At some point, Clemson star quarterback Trevor Lawrence will read that phrase in a tweet, direct message, email, or text. Someone will even probably scream it at him.
Because there’s only one thing racists hate just as much as Black people, and that’s a ni**er lover.
If you haven’t noticed, over the last few months Lawrence has stepped up. He’s used his voice and platform to become an ally for change. It’s invaluable, especially when you’re the first underclassman white “prototypical” quarterback that’s been fawned over by NFL teams since Andrew Luck and Peyton Manning.
On Sunday, Lawrence posted this to social media. It’s a statement from college football players that discusses the racial and social injustices that Black people have faced, especially this year, and how players want to become change agents on their campuses. They want to get people registered to vote, continue to raise awareness about racial and social issues, and hold those in power accountable.
Last month, Lawrence was one of the first players to post this. Another statement from players that expressed their desire to play during the pandemic, but under certain circumstances. They called for better health and safety procedures, wanted to establish a player’s association, and demanded scholarship guarantees for players, no matter if they opted in or out this season.
And in June, Lawrence was among some of Clemson’s football players that led an on-campus protest focused on unity. The school has already announced that it would be changing the name of the honors college, which was named for John C. Calhoun, a slave owner. They have also requested authority to change the name of a hall, which was in honor of former Gov. Ben Tillman, who was a flaming racist.

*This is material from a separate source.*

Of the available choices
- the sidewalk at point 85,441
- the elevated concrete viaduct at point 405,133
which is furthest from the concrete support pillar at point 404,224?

To understand why all of this is so important, you have to realize where Lawrence plays football and who his coach is.
South Carolina was the first state that tried to rid itself of the United States, which led to the Confederacy, which led to the deadliest war in American history, all because white people were too lazy to work for a living, so they preferred to fight, and die, over the right to own Black people.
Lawrence’s coach, Dabo Swinney, is a Trump supporter and has a history of using the N-word. This summer, some of Swinney’s current and former players informed us that assistant coach Danny Pearlman used “the N-word during practice with no repercussion” back in 2017. Pearlman confirmed it when he released a statement apologizing. Former Clemson player Haamid Williams also claimed that Swinney used the slur.
“Dabo walked into the meeting room and said ‘I don’t want to walk in the locker room with guests/future coaches hearing n—a this n—a that in our house,” he declared.
When Clemson takes the field to take on Wake Forest on Saturday night in their season opener, all the attention will be on Lawrence. He’s a lock to be the first name called in next year’s NFL Draft, and it will be the first time he’ll be the face of a movement and a football program.
Lawrence is fighting for equality against a system that’s been built on the backs of unpaid Black teenagers, and for justice in a state and county that was built on the backs of unpaid Black people.
Rule No. 1 has always been “never mess with the money.” And that is what Lawrence is attempting to do. He’s joined the “great awakening” that’s started to spread amongst some current and former white athletes.
We saw it when Kirk Herbstreit broke down crying discussing all the racial injustice he’s seen, as if he wasn’t tweeting positive things about Trump four years ago.
And just last year, Kyle Korver penned an essay on how he finally realized what white privilege was, even though he’s been playing in a Black league like the NBA since 2003 and used to be a teammate of Thabo Sefolosha, who had his leg broken by the NYPD during a wrongful arrest in 2015 all because he was Black.
Only time will tell if Lawrence is truly built for this fight, or if he’s just another white athlete that’s conveniently late to the party.
And if Trevor Lawrence is going to believe that a Black man died for his sins, the least he can do is hold his head high when fans that look like him and Evangelical Christians denounce him for being a ni**er lover.